Besides that, by “seizing, occupying and trying to administer territory instead of hiding quietly among the civilian populace,” they present “targeting opportunities that other terrorists assiduously avoid.” All of which “actually makes them vulnerable to a determined American air campaign.”

Thus does Dunlap reinforce the notion that the Islamic State is no longer a terrorist organization, but a state with an army. Then he adds

If American airpower dominates the skies, no ISIL militant can count on seeing another sunrise.

Oka-a-a-y. But wait, he’s just getting warmed up.

Some ISIL fighters might think they can endure airstrikes having undergone some desultory bombing by Syrian or Iraqi air forces, but that experience doesn’t give them even an inkling of the hell that the United States can unleash from the air.

All human beings have a primal fear of being relentlessly hunted by a ruthless predator against which they have no defense. And that is exactly the kind of psychological effect that today’s airpower can impose on ISIL. At a minimum, a muscular American air campaign can force the group to become so preoccupied with its own survival that its dream of establishing a terror caliphate is bound to suffer.

Now he just sounds like Generals Curtis LeMay or Thomas Power (the Strategic Air Command chiefs who espoused mutually assured destruction).

Skipping over the contributions of John McCain and Douglas Feith under the premise that life is too short to pay heed to, much less read, them, we’ll turn to retired Army Lt. Gen. David Barno.

How serious is that threat? And what can the president do to address it? U.S. and allied intelligence agencies are sounding alarm bells about the estimated 2,000 to 3,000 ISIL foreign fighters of Western origin, who pose a serious and growing threat. Some of these U.S. and European passport-holders will return to their homelands infused with a deadly combination of combat experience and ideological fervor that could be easily aimed at Western targets. This lethal mixture poses a new and particularly insidious threat that some are characterizing as the most dangerous terrorist menace since the Sept. 11, 2001, attacks.

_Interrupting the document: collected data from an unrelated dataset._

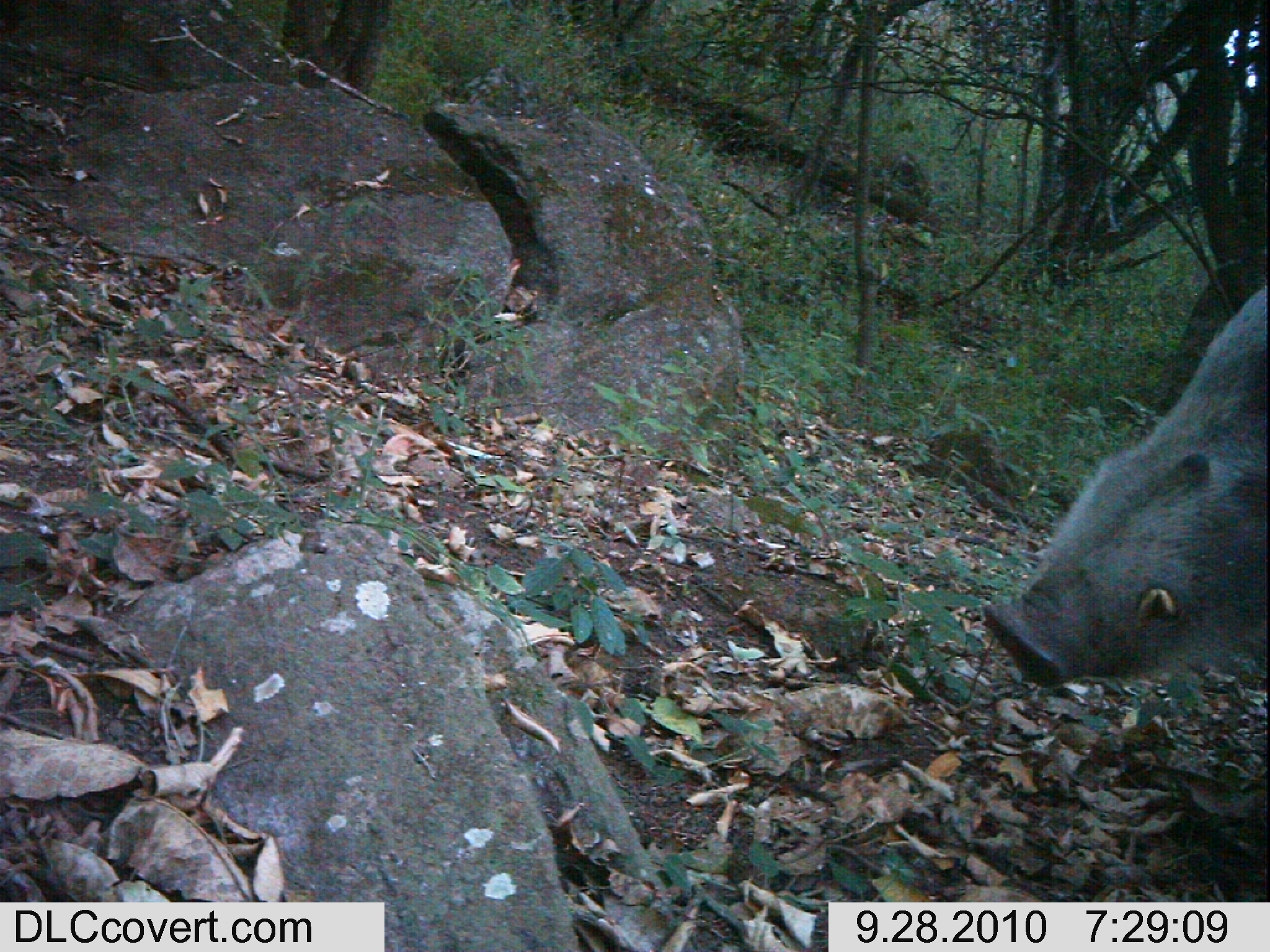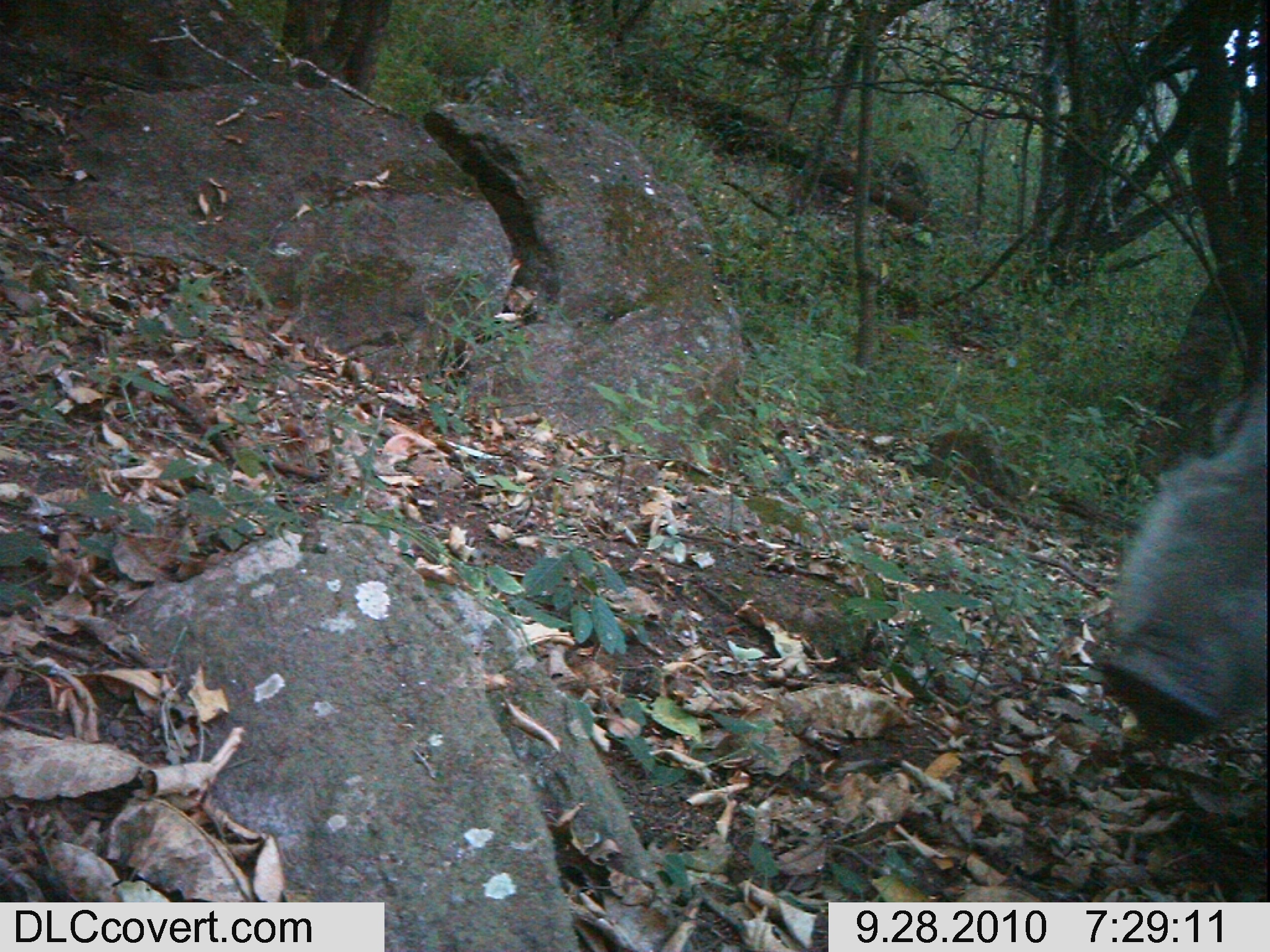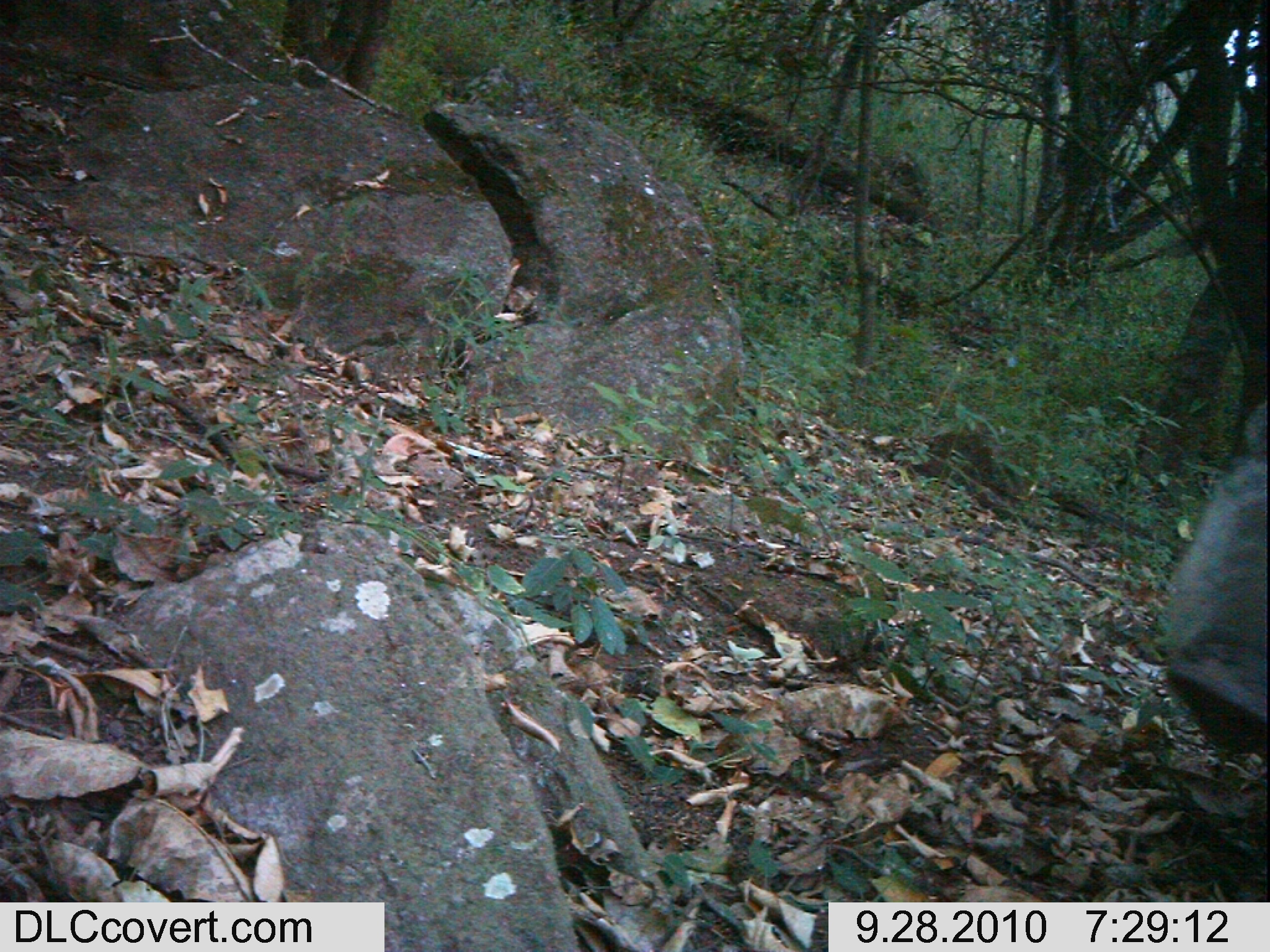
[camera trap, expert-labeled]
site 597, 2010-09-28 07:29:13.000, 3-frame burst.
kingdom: Animalia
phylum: Chordata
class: Mammalia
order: Artiodactyla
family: Suidae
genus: Potamochoerus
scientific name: Potamochoerus larvatus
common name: bushpig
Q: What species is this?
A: Potamochoerus larvatus (bushpig).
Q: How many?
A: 1.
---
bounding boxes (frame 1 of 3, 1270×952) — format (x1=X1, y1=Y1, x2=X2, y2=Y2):
potamochoerus larvatus: (x1=975, y1=279, x2=1270, y2=688)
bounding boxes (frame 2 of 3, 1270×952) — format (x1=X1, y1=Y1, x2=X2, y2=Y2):
potamochoerus larvatus: (x1=1092, y1=368, x2=1264, y2=747)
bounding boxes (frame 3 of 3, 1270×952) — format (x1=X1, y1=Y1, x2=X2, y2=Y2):
potamochoerus larvatus: (x1=1157, y1=391, x2=1270, y2=764)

While the Islamic State has transformed from terrorist group to, if equally savage, a state and army, it can revert to a terrorist group when it decides to. Barno adds

It is time for the United States to roll out an aggressive regional strategy to contain, disrupt and ultimately enable the defeat of ISIL. Such a strategy must involve not only U.S. friends in Middle Eastern states, but also European and other international allies of the United States as well. … the United States should muster a broad coalition of friends and allies with a stake in regional stability to help contain and facilitate the defeat of this growing international threat. These countries could contribute to air operations, provide intelligence or Special Forces or, at a minimum, provide funds and material support for anti-ISIL forces. They could also help support countries such as Jordan and Turkey, who can help form a bulwark against growing instability.

Retired Army Major General Paul Eaton builds on this.

The plan requires the development of the coalition, a test of our diplomatic power; the containment of ISIL, a test of the coalition’s economic and military power; and subsequent disruption and dismemberment of ISIL, leading to its ultimate defeat.

The coalition needs an operational leader working on behalf of the strategic U.S. position.

Who would provide such leadership? Eaton:

I vote for Turkey to have its day in the sun, with its excellent armed forces. From a geopolitical perspective, this NATO member and U.S. ally is perfectly positioned to take lead.